------ EXTRACTED TEXT

Virgin Australia’s former chief executive, Jayne Hrdlicka, has left the airline with a substantial financial package exceeding $50 million. This revelation, detailed in the group’s annual report released on Friday, has sparked considerable debate within the aviation industry and beyond.
Hrdlicka, who took the helm of Virgin Australia shortly after its financial collapse in 2020 due to the pandemic, stepped down in March, just months before the airline’s successful relisting on the Australian Securities Exchange (ASX) in June. Her departure package includes cash payments exceeding $20 million, with $18.4 million earmarked as short-term incentives payable this month. Additionally, she received 10.244 million shares as part of a 2021 management equity plan, valued at $29.7 million during the airline’s public float, now worth approximately $33 million.
Industry Reactions and Comparisons
The payout has been met with criticism from various quarters, including the Transport Workers’ Union. Michael Kaine, the union’s national secretary, expressed outrage, stating,
“What is eye-watering to the average aviation worker, as well as the Australian public, is the near-$50 million pay packet now handed out to former CEO Jayne Hrdlicka. We cannot continue to see CEOs and executives in aviation pocket obscene salaries while the industry is at breaking point.”
In stark contrast, other airline executives have received significantly lower compensation. Cathay Pacific’s chief executive, Ronald Lam Siu-por, earned $HK14.15 million ($2.76 million), including bonuses, last year. Similarly, British Airways’ Sean Doyle received £1.5 million ($3 million) in remuneration for 2022/23, while Singapore Airlines’ Goh Choon Phong was paid $S7 million ($8.2 million) for the latest financial year.
The Role of Private Equity and Future Implications
Hrdlicka’s lucrative incentives are typical of the bonuses offered by private equity owners like Bain Capital, which rescued Virgin Australia from administration and reduced its stake during the public sale. Her shares remain subject to escrow conditions, with release scheduled between February next year and August 2027.
Despite her significant contributions, including leading the airline out of voluntary administration and forging a strategic partnership with Qatar Airways, Hrdlicka was notably absent from acknowledgments in the annual report’s letter to shareholders by chairman Peter Warne and her successor, Dave Emerson. The report, however, credits her with transforming Virgin Australia into a profitable and sustainable business.
Comparative Analysis with Qantas
Hrdlicka’s departure contrasts sharply with that of her former boss at Qantas, Alan Joyce. Following a board-commissioned review, the Qantas board docked over $9 million from Joyce’s final pay for the 2024 financial year. He received $15 million for his last year at the helm, alongside an additional $3.8 million in shares last year.
New Challenges Ahead
Moving forward, Hrdlicka is set to take on a new challenge as the chief executive of Endeavour, a major player in the liquor, pubs, and pokies industry. Her appointment, announced a month after leaving Virgin, follows the sudden resignation of Endeavour’s executive chairman, Ari Mervis, due to a boardroom disagreement. Hrdlicka is scheduled to begin her role in January, with a compensation package including a $2 million annual salary, up to $3 million in short-term bonuses, and $4 million in long-term incentives.
As the aviation industry continues to navigate post-pandemic challenges, the debate over executive compensation remains a contentious issue, raising questions about equity and sustainability in corporate governance.

------------

APPLY WHAT YOU READ ->
[1] Name every airline mentioned in the article on Jayne Hrdlicka's departure package.
[2] Copy the passage of the article on Jayne Hrdlicka's departure package word for word, from "Comparative Analysis with" to "shares last year.".
[3] According to the article on Jayne Hrdlicka's departure package, what annual salary is included in her compensation as chief executive of Endeavour?
The records that follow are separate material and have no connection to the article on Jayne Hrdlicka's departure package.

------ DATA TO EXAMINE

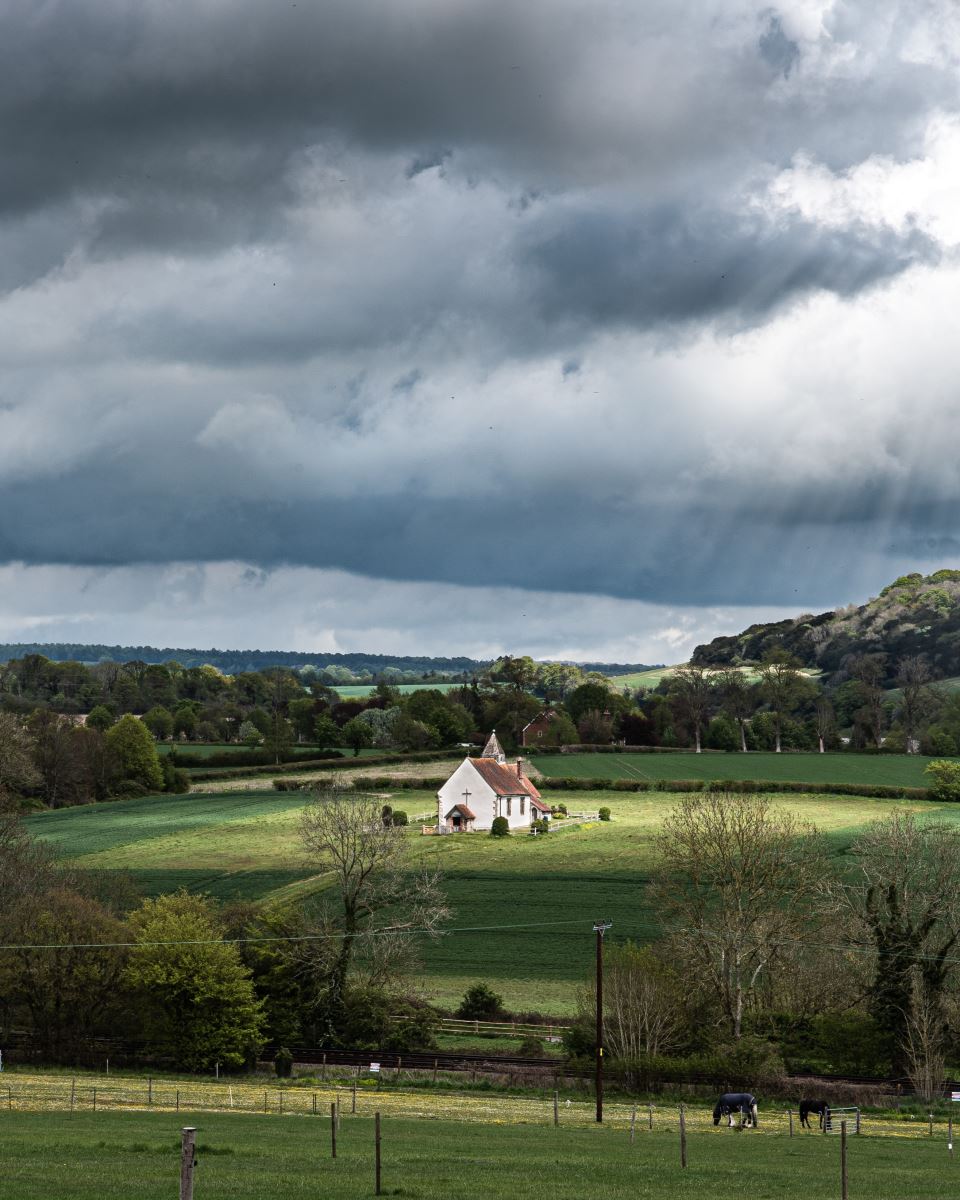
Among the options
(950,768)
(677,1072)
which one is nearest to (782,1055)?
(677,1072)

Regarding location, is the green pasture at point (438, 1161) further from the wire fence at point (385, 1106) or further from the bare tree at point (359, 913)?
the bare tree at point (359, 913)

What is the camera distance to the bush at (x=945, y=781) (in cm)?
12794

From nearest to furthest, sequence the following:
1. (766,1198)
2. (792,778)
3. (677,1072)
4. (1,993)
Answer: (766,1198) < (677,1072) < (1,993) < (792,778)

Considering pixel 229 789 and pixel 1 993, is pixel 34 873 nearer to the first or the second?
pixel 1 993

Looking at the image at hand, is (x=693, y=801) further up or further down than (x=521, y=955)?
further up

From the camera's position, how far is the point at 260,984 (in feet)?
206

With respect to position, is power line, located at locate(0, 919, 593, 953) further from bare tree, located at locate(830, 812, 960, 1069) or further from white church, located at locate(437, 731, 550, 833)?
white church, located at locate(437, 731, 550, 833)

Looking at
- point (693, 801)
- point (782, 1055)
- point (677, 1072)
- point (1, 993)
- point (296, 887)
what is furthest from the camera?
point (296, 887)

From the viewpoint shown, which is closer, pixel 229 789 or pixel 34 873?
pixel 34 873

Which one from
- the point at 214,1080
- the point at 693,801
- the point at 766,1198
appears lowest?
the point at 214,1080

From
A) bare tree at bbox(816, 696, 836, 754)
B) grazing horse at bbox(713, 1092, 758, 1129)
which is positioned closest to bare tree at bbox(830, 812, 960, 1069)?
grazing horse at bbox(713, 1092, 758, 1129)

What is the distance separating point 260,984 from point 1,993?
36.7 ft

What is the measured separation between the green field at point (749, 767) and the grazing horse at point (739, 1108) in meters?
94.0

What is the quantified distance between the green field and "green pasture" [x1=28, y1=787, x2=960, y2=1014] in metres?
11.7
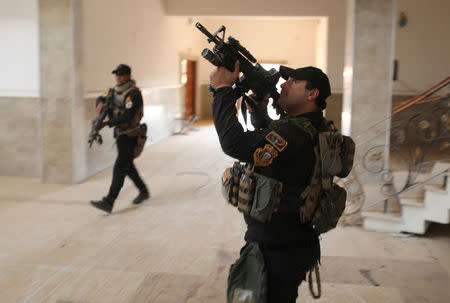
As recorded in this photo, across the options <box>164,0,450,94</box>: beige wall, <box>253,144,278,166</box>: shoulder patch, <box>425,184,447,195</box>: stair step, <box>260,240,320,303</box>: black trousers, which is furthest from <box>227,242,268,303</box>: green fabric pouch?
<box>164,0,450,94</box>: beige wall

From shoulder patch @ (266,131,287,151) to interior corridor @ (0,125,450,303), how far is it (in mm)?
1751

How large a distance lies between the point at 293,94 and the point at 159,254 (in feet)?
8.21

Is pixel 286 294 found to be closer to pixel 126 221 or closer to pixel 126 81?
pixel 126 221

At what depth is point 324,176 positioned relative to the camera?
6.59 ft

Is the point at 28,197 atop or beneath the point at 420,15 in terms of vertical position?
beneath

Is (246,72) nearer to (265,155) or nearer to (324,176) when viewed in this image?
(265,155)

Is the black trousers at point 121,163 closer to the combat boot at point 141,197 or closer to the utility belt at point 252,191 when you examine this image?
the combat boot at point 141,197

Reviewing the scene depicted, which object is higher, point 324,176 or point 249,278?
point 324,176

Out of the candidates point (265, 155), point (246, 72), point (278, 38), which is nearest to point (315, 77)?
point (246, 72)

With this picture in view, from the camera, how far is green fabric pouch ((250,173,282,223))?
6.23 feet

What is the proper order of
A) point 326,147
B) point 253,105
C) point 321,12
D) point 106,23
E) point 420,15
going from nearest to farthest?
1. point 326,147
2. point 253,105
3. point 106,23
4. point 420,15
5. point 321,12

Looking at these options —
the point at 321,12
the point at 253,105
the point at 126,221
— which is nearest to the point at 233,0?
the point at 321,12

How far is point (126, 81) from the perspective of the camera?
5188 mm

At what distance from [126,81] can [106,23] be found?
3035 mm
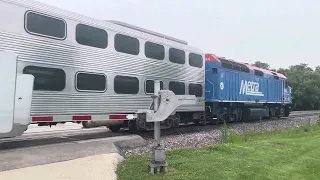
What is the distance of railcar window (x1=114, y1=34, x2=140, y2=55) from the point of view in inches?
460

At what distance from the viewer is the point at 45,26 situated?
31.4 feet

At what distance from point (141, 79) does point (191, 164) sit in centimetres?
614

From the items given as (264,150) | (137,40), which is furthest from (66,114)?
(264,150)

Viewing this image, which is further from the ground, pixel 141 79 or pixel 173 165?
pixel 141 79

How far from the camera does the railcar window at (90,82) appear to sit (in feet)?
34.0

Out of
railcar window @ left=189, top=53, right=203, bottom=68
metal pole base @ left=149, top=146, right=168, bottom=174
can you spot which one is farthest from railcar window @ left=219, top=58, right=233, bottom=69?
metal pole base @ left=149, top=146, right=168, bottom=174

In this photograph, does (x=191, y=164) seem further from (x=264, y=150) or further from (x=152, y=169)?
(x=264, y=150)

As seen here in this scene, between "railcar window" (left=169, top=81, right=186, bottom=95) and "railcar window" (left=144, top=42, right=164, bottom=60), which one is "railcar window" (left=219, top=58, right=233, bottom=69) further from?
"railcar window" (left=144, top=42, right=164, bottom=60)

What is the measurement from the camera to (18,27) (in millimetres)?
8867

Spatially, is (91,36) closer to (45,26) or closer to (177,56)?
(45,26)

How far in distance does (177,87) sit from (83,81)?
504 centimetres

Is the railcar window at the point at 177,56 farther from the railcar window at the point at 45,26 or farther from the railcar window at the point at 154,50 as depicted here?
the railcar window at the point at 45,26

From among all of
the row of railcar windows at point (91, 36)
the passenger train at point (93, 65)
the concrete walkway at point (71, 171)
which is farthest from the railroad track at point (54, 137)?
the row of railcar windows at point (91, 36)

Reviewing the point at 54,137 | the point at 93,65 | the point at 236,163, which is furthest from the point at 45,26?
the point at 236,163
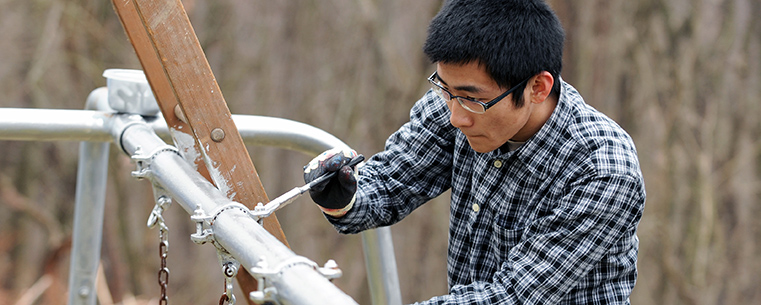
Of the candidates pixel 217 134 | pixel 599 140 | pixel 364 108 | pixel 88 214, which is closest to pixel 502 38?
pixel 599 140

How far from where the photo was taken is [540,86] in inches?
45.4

------------
------ DATA TO EXAMINE

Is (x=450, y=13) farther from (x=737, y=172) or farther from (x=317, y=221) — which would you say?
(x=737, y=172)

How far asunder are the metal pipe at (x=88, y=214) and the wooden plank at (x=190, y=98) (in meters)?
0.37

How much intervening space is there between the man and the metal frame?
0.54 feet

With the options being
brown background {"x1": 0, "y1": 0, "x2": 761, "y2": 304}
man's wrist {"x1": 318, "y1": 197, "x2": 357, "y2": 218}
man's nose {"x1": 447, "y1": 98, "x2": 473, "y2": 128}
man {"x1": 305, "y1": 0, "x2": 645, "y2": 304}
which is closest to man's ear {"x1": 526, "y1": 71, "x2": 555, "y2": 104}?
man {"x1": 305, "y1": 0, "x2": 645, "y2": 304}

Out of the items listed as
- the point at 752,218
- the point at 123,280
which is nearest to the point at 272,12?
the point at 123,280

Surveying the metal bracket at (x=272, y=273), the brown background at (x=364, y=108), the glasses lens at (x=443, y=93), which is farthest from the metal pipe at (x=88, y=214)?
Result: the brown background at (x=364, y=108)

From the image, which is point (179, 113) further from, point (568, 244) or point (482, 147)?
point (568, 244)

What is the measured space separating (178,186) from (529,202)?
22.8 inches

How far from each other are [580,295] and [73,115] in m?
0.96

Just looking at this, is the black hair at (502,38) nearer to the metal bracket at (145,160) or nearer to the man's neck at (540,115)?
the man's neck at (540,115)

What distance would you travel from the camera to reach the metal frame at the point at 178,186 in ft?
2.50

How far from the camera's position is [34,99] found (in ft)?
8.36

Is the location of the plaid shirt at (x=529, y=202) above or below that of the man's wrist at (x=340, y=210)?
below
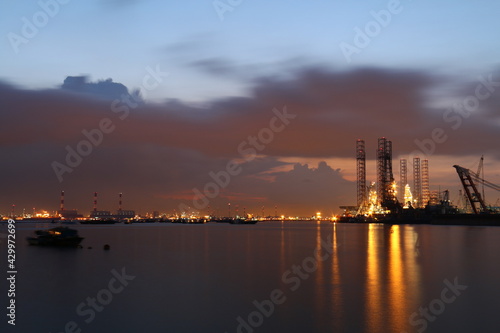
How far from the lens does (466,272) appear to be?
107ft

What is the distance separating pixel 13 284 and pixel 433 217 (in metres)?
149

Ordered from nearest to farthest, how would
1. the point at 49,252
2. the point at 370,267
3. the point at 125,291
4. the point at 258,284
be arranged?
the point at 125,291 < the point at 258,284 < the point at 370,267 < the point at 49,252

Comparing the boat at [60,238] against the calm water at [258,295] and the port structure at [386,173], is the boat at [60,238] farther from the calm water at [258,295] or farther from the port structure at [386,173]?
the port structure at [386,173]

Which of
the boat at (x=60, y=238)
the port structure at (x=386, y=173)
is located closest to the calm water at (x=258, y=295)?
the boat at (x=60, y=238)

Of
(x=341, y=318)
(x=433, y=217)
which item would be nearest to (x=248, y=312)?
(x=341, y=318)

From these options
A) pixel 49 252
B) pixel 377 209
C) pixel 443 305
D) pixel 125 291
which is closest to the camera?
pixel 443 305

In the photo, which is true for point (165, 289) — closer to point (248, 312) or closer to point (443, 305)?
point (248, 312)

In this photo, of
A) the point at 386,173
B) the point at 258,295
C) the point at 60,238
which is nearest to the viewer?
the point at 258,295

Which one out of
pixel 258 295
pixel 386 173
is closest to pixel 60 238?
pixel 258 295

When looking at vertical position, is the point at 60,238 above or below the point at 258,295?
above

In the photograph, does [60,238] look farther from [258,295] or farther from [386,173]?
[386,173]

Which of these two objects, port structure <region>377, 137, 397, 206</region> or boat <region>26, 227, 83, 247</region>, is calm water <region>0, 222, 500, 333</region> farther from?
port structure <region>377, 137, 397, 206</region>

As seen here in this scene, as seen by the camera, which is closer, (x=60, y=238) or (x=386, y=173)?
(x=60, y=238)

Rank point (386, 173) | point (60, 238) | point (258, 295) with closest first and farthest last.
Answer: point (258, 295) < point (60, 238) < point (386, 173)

------------

RESULTS ->
[1] Virgin Australia, Cathay Pacific, British Airways, Singapore Airlines, Qatar Airways, Qantas

[2]
Comparative Analysis with Qantas
Hrdlicka’s departure contrasts sharply with that of her former boss at Qantas, Alan Joyce. Following a board-commissioned review, the Qantas board docked over $9 million from Joyce’s final pay for the 2024 financial year. He received $15 million for his last year at the helm, alongside an additional $3.8 million in shares last year.

[3] Her Endeavour package includes a $2 million annual salary.